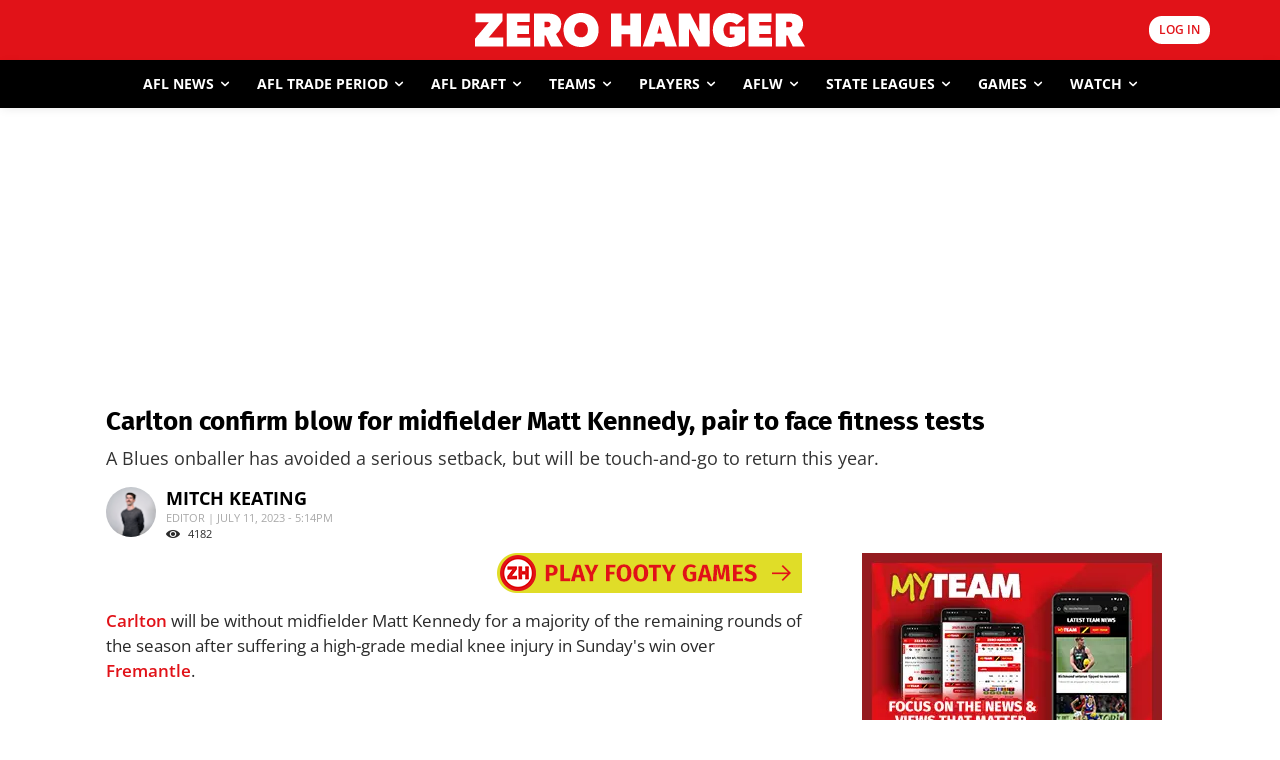

--- FILE ---
content_type: text/html; charset=utf-8
request_url: https://www.google.com/recaptcha/api2/aframe
body_size: 166
content:
<!DOCTYPE HTML><html><head><meta http-equiv="content-type" content="text/html; charset=UTF-8"></head><body><script nonce="XXNUhmKsRKpxGP7SQR69kQ">/** Anti-fraud and anti-abuse applications only. See google.com/recaptcha */ try{var clients={'sodar':'https://pagead2.googlesyndication.com/pagead/sodar?'};window.addEventListener("message",function(a){try{if(a.source===window.parent){var b=JSON.parse(a.data);var c=clients[b['id']];if(c){var d=document.createElement('img');d.src=c+b['params']+'&rc='+(localStorage.getItem("rc::a")?sessionStorage.getItem("rc::b"):"");window.document.body.appendChild(d);sessionStorage.setItem("rc::e",parseInt(sessionStorage.getItem("rc::e")||0)+1);localStorage.setItem("rc::h",'1768893799801');}}}catch(b){}});window.parent.postMessage("_grecaptcha_ready", "*");}catch(b){}</script></body></html>

--- FILE ---
content_type: application/javascript; charset=utf-8
request_url: https://fundingchoicesmessages.google.com/f/AGSKWxWdtRBZy14aHBRW5WPRlDNw9rMVBWr6-Aqhzw8KbO3ibwJhH3qbSd-A_CefeHYuj7-LeQJGx2FDbQymKKCmRPpDGVpKgCdEaDdGdnhb9Tdnfgm94_yfAGiqkwK91vn7Aou0UcI3sO8aPpVpdemrzQ2cwsVV_aVjR6NkFfunvbixwom6MlCPfRG0xdTx/_/centralresource/ad__reklama_/adfactor_-ad-vertical-/ad-choices-
body_size: -1290
content:
window['d337759b-9838-47cc-8021-5edd3ad159a4'] = true;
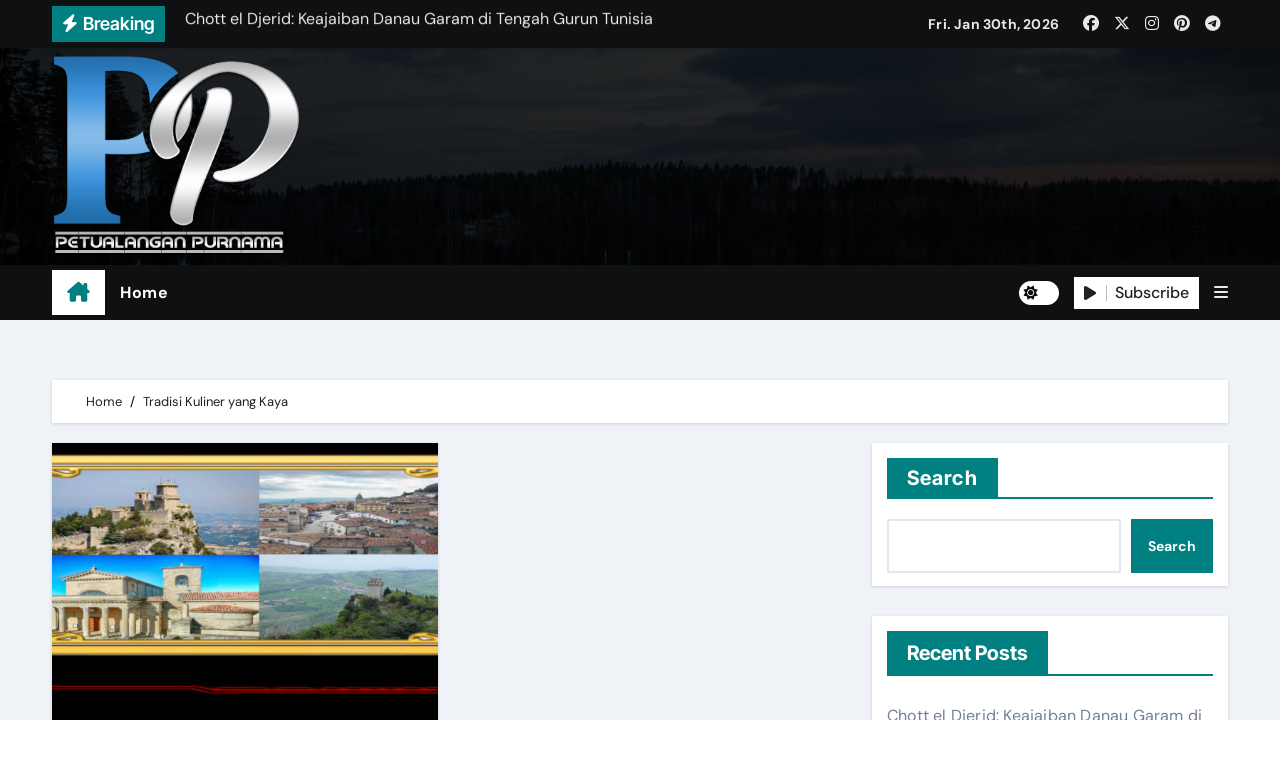

--- FILE ---
content_type: text/css
request_url: https://www.petualanganpurnama.site/wp-content/themes/newsvoice/style.css?ver=1.0
body_size: 906
content:
/*
Theme Name: Newsvoice
Theme URI: https://themeansar.com/free-themes/newsvoice-wordpress-theme/
Author: Themeansar
Author URI: https://themeansar.com
Description: Newsvoice is a fast, clean, modern-looking Best Responsive News Magazine WordPress theme. The theme is fully widgetized, so users can manage the content by using easy to use widgets. Newsvoice is suitable for dynamic news, newspapers, magazine, publishers, blogs, editors, online and gaming magazines, newsportals,personal blogs, newspaper, publishing or review siteand any creative website. Newsvoice is SEO friendly, WPML,Gutenberg, translation and RTL ready. Live preview : https://demos.themeansar.com/newsair/newsvoice/ and documentation at https://docs.themeansar.com/docs/newsair/
Version: 0.3
Requires PHP: 7
Tested up to: 6.3
License: GNU General Public License v3 or later
License URI: http://www.gnu.org/licenses/gpl-3.0.html
Template: newsair
Text Domain: newsvoice
Tags: blog, portfolio, news, grid-Layout, one-column, two-columns, three-columns, flexible-header, left-sidebar, right-sidebar, custom-background, custom-colors, custom-logo, custom-menu, featured-images, footer-widgets, full-width-template, post-formats, rtl-language-support, theme-options, sticky-post, threaded-comments, translation-ready, block-styles, wide-blocks

Newsvoice WordPress Theme is child theme of Blogus, Copyright 2023 Themeansar
Newsvoice is distributed under the terms of the GNU General Public License v3

Newsvoice is based on Underscores https://underscores.me/, (C) 2012-2017 Automattic, Inc.
Underscores is distributed under the terms of the GNU GPL v2 or later.
*/
a:focus {
    outline: 1px solid;
}

.bs-blog-post.three.sm .title {
    font-size: 14px;
    margin-bottom: 0;
}
.mainfeatured .wd-back {
    background: UNSET;
    box-shadow: unset;
    padding: unset;
}
.col-grid-2 {
    grid-template-columns: repeat(2, minmax(0, 1fr));
}

[class*=col-grid-] {
    display: grid;
    grid-gap: 1.5rem;
}
.newsair-grid-column-posts .bs-blog-post.bshre {
    box-shadow: unset;
    margin-bottom: 0px;
}
.multi-post-widget .bs-blog-post.three.sm .title {
    font-size: 16px;
}
.multi-post-widget .bs-blog-post.three.sm {
    height: 223px;
}


.bs-default .desk-header .msearch
{
    display: none;
}

@media (max-width: 991.98px) {
    .site-branding-text .site-title a {
        color: #000 !important;
        }
}
.navbar-toggler.x {
    background: transparent;
}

______

What is needed: The whole listing above must be set down again exactly, but without its images.

Worked solution:
--- FILE ---
content_type: text/html; charset=utf-8
request_url: https://www.google.com/recaptcha/api2/aframe
body_size: 166
content:
<!DOCTYPE HTML><html><head><meta http-equiv="content-type" content="text/html; charset=UTF-8"></head><body><script nonce="XXNUhmKsRKpxGP7SQR69kQ">/** Anti-fraud and anti-abuse applications only. See google.com/recaptcha */ try{var clients={'sodar':'https://pagead2.googlesyndication.com/pagead/sodar?'};window.addEventListener("message",function(a){try{if(a.source===window.parent){var b=JSON.parse(a.data);var c=clients[b['id']];if(c){var d=document.createElement('img');d.src=c+b['params']+'&rc='+(localStorage.getItem("rc::a")?sessionStorage.getItem("rc::b"):"");window.document.body.appendChild(d);sessionStorage.setItem("rc::e",parseInt(sessionStorage.getItem("rc::e")||0)+1);localStorage.setItem("rc::h",'1768893799801');}}}catch(b){}});window.parent.postMessage("_grecaptcha_ready", "*");}catch(b){}</script></body></html>

--- FILE ---
content_type: application/javascript; charset=utf-8
request_url: https://fundingchoicesmessages.google.com/f/AGSKWxWdtRBZy14aHBRW5WPRlDNw9rMVBWr6-Aqhzw8KbO3ibwJhH3qbSd-A_CefeHYuj7-LeQJGx2FDbQymKKCmRPpDGVpKgCdEaDdGdnhb9Tdnfgm94_yfAGiqkwK91vn7Aou0UcI3sO8aPpVpdemrzQ2cwsVV_aVjR6NkFfunvbixwom6MlCPfRG0xdTx/_/centralresource/ad__reklama_/adfactor_-ad-vertical-/ad-choices-
body_size: -1290
content:
window['d337759b-9838-47cc-8021-5edd3ad159a4'] = true;

--- FILE ---
content_type: text/css
request_url: https://www.petualanganpurnama.site/wp-content/themes/newsvoice/style.css?ver=1.0
body_size: 906
content:
/*
Theme Name: Newsvoice
Theme URI: https://themeansar.com/free-themes/newsvoice-wordpress-theme/
Author: Themeansar
Author URI: https://themeansar.com
Description: Newsvoice is a fast, clean, modern-looking Best Responsive News Magazine WordPress theme. The theme is fully widgetized, so users can manage the content by using easy to use widgets. Newsvoice is suitable for dynamic news, newspapers, magazine, publishers, blogs, editors, online and gaming magazines, newsportals,personal blogs, newspaper, publishing or review siteand any creative website. Newsvoice is SEO friendly, WPML,Gutenberg, translation and RTL ready. Live preview : https://demos.themeansar.com/newsair/newsvoice/ and documentation at https://docs.themeansar.com/docs/newsair/
Version: 0.3
Requires PHP: 7
Tested up to: 6.3
License: GNU General Public License v3 or later
License URI: http://www.gnu.org/licenses/gpl-3.0.html
Template: newsair
Text Domain: newsvoice
Tags: blog, portfolio, news, grid-Layout, one-column, two-columns, three-columns, flexible-header, left-sidebar, right-sidebar, custom-background, custom-colors, custom-logo, custom-menu, featured-images, footer-widgets, full-width-template, post-formats, rtl-language-support, theme-options, sticky-post, threaded-comments, translation-ready, block-styles, wide-blocks

Newsvoice WordPress Theme is child theme of Blogus, Copyright 2023 Themeansar
Newsvoice is distributed under the terms of the GNU General Public License v3

Newsvoice is based on Underscores https://underscores.me/, (C) 2012-2017 Automattic, Inc.
Underscores is distributed under the terms of the GNU GPL v2 or later.
*/
a:focus {
    outline: 1px solid;
}

.bs-blog-post.three.sm .title {
    font-size: 14px;
    margin-bottom: 0;
}
.mainfeatured .wd-back {
    background: UNSET;
    box-shadow: unset;
    padding: unset;
}
.col-grid-2 {
    grid-template-columns: repeat(2, minmax(0, 1fr));
}

[class*=col-grid-] {
    display: grid;
    grid-gap: 1.5rem;
}
.newsair-grid-column-posts .bs-blog-post.bshre {
    box-shadow: unset;
    margin-bottom: 0px;
}
.multi-post-widget .bs-blog-post.three.sm .title {
    font-size: 16px;
}
.multi-post-widget .bs-blog-post.three.sm {
    height: 223px;
}


.bs-default .desk-header .msearch
{
    display: none;
}

@media (max-width: 991.98px) {
    .site-branding-text .site-title a {
        color: #000 !important;
        }
}
.navbar-toggler.x {
    background: transparent;
}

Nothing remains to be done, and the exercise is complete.